> _Given instruction_:
Copy out the lines of the records below word for word, leaving out the pictures.

(Source data)
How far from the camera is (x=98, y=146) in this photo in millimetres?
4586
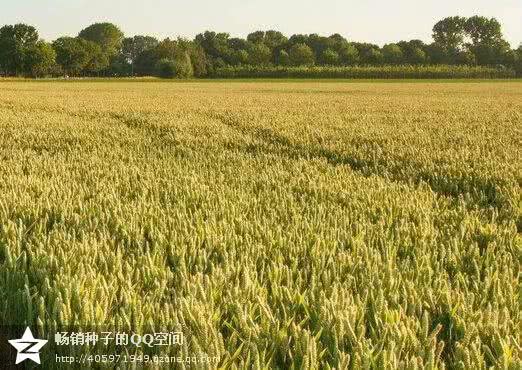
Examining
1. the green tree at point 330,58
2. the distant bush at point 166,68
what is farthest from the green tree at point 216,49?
the green tree at point 330,58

> _Written response_:
How far from the camera is (x=98, y=146) in this photo in millimetres?
4586
Examining
1. the green tree at point 330,58
2. the distant bush at point 166,68
what is farthest from the green tree at point 216,49?
the green tree at point 330,58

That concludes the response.